Text extract:

## Start

This is the classic dashboard look. Pros use this constantly because it gives you targeted control. You can fill one block white, leave another block with default gridlines, and keep a third block with a colored background.
The eye reads each block as a different section, which makes complex reports easier to scan.
If you save the file and the white fill stays, you know it worked. White fill is a real format that lives inside the cell, unlike the gridline view setting which only hides the screen layer.
Use this when you want the clean look to follow the file even if someone else opens it with gridlines turned on by default.
Changing Gridline Color Instead of Hiding
Not everyone wants to hide gridlines completely. Some users prefer to soften the contrast by changing the color.
Go to File, Options, Advanced, and scroll to the section called Display options for this worksheet. There is a Gridline color picker. Choose a very light gray, a soft blue, or even white if you want them invisible while leaving the setting technically on.
This option is per-worksheet, not per-workbook, so you can have different colors on different sheets in the same file.

## End

Given records:
## Start

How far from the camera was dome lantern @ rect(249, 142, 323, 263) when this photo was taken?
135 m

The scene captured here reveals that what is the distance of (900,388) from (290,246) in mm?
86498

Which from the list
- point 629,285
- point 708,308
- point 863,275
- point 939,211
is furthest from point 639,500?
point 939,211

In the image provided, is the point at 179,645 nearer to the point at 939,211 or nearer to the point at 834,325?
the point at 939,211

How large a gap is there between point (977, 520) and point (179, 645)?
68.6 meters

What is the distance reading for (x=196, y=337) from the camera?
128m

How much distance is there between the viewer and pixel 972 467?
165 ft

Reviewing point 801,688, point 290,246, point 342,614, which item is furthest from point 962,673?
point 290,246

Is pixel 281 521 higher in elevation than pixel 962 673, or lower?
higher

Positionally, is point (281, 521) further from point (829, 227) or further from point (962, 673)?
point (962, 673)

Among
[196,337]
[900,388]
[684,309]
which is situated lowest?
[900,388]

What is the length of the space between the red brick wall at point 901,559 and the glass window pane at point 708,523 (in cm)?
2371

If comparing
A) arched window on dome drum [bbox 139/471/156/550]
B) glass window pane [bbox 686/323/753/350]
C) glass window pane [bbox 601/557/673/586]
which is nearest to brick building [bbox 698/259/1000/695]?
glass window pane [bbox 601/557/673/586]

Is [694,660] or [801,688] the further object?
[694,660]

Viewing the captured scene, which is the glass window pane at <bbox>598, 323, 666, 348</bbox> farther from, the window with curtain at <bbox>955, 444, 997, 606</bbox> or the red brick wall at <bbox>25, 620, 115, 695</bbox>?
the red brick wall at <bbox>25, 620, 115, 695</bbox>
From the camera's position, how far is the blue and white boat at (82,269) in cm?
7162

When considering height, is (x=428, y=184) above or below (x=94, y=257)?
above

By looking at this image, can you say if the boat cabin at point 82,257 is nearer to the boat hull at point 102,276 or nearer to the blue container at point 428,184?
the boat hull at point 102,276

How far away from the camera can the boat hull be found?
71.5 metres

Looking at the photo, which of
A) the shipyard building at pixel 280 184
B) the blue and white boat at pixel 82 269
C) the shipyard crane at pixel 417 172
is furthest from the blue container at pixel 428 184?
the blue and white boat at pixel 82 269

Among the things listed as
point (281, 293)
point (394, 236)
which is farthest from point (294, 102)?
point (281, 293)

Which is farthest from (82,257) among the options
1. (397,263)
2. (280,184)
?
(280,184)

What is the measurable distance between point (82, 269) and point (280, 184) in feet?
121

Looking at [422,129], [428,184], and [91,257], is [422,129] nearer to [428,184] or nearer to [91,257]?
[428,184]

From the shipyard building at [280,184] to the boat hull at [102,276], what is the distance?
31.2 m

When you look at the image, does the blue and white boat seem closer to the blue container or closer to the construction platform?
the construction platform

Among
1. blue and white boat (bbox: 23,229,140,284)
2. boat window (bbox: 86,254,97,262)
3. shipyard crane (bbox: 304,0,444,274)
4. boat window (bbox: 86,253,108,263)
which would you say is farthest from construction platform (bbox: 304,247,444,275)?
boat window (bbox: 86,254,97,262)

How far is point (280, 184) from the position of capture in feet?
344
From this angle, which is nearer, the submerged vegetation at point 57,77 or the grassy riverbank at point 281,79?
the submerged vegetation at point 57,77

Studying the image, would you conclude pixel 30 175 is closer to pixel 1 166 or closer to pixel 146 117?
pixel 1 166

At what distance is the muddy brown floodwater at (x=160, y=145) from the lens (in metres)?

## End

Quote the spreadsheet gridlines text above, starting at the words "Changing Gridline Color" and stopping after "the same file.".

Solution to this exercise:
Changing Gridline Color Instead of Hiding
Not everyone wants to hide gridlines completely. Some users prefer to soften the contrast by changing the color.
Go to File, Options, Advanced, and scroll to the section called Display options for this worksheet. There is a Gridline color picker. Choose a very light gray, a soft blue, or even white if you want them invisible while leaving the setting technically on.
This option is per-worksheet, not per-workbook, so you can have different colors on different sheets in the same file.